THEY ARE the fans who have generated a six-figure sum for their beloved club, the ones who introduced the man who would become the director that has overseen Salford’s transformation.

But despite waiting 51 years, Alan and Shirley Bradshaw will not be present to see the Red Devils walk out at Wembley.

And for Shirley, it is THIRD time unlucky after being forced to miss the 1969 Challenge Cup final and last year’s Super League Grand Final.

You name it, they have done it in the name of Salford.

Raise funds for junior and reserve players, help the club through its darkest days when it verged on disappearing, put young starlets up at their home, transport fans to Wembley no matter who was playing – they have done it all.

But on Saturday, the closest they are likely to get to seeing their favourites take on Leeds is at a Royal British Legion club in Swinton.

“We’ve raised about £120,000 over the years,” said Alan, who went in 1969 after taking an electrical exam he admits he was not interested in.

“In 1969, I came out of the exam, went to the pub with the lads then to Manchester’s Chorlton Street bus station to get the coach.

“I still remember the atmosphere walking up Wembley Way, you can’t beat it.
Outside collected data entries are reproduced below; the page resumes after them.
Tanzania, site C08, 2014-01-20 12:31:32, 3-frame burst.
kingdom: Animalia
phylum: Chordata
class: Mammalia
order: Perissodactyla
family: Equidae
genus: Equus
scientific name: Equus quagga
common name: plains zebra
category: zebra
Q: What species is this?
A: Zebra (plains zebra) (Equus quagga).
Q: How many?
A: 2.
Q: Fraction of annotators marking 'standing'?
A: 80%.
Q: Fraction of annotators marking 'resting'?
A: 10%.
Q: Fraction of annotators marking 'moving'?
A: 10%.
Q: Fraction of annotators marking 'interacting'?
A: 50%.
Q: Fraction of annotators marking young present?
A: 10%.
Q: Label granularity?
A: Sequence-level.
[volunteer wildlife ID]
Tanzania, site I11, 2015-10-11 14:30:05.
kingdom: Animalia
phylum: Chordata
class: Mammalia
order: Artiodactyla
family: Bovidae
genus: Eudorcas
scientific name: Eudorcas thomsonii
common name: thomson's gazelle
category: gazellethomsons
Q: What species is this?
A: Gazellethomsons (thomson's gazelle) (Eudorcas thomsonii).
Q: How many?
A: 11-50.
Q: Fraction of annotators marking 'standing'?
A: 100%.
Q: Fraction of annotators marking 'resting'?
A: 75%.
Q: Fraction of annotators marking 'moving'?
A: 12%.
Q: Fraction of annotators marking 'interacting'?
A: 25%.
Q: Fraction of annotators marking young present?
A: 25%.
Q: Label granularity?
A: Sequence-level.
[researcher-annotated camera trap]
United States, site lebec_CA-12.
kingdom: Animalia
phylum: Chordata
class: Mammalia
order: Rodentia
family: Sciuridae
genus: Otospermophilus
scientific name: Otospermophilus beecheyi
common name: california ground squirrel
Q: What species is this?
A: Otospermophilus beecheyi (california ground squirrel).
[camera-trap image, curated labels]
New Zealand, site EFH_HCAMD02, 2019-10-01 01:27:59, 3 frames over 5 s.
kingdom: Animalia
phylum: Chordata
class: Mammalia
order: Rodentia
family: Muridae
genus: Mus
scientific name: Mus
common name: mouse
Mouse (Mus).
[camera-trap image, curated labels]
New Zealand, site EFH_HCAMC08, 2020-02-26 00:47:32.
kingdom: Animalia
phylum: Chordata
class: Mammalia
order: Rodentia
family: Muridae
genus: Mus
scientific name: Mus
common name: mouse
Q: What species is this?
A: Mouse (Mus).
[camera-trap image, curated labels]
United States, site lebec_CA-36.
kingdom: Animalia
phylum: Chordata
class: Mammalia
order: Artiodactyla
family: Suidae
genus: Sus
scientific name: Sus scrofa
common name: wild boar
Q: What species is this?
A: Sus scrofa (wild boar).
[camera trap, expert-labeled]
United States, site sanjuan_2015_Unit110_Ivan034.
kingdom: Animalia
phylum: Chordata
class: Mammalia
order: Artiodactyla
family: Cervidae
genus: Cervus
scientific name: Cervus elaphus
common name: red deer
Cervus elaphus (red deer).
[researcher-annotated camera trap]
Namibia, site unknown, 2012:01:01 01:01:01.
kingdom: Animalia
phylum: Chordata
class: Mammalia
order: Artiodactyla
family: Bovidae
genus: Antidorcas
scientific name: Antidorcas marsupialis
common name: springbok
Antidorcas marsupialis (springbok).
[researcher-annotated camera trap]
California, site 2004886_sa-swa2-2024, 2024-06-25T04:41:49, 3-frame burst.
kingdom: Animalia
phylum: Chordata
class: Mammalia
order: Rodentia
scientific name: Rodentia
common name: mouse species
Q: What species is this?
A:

You can have the Grand Final but the Challenge Cup is the main thing I live for.

“When I go to Wembley and the teams come out, I stand there with tears in my eyes and think, ‘One day, I’ll be here when Salford are.’

“We took Theo Fages there in 2016 and I turned to him and said, ‘One day mate.’ I meant for Salford, though, not St Helens!

“It’ll get to me more now as I can’t be there. For 30 years I’ve ran a trip thinking we’ll get there. For me, once the Challenge Cup is done it’s season over.

“I always say to Shirley, ‘Well, that’s my season over.’ And I said last year, ‘I’d have sooner have had Wembley than the Grand Final.’

“You couldn’t write this, could you? Not going, though, is going to be a killer.”

Shirley, 71, is used to missing out on Salford’s big days. Work at the pub – now owned by Paul Heaton of band The Beautiful South – cost her in 1969, a holiday in Barbados last year.

And let’s just say the Red Devils’ fortunes would have been the least of 70-year-old Alan’s worries had a chance of a ticket come off.

She recalled: “My mum and dad had a pub and all the guys went on a Wembley trip every year, obviously Salford was there in 1969 and everyone went – so I got lumbered with running the pub with my mother.

“I think I’m just destined never to see them in a final – it’s just fate.

“We were told there was a chance of a ticket. I said, ‘Oh, you go if you want,’ thinking, ‘I’ll slit your throat if you say yes!’

“The club means everything, it’s more than a hobby. We’d been going out for a few weeks before we realised we were both at Salford watching the rugby!

“If someone’s having a family do, we’d have to check there’s no rugby on before we say we can go. We’ve been at weddings and Christenings with earphones in.

“At one, I had a little cheer when we scored. The vicar was like, ‘What’s going on over there.’

“If they win it, I could die a happy woman.”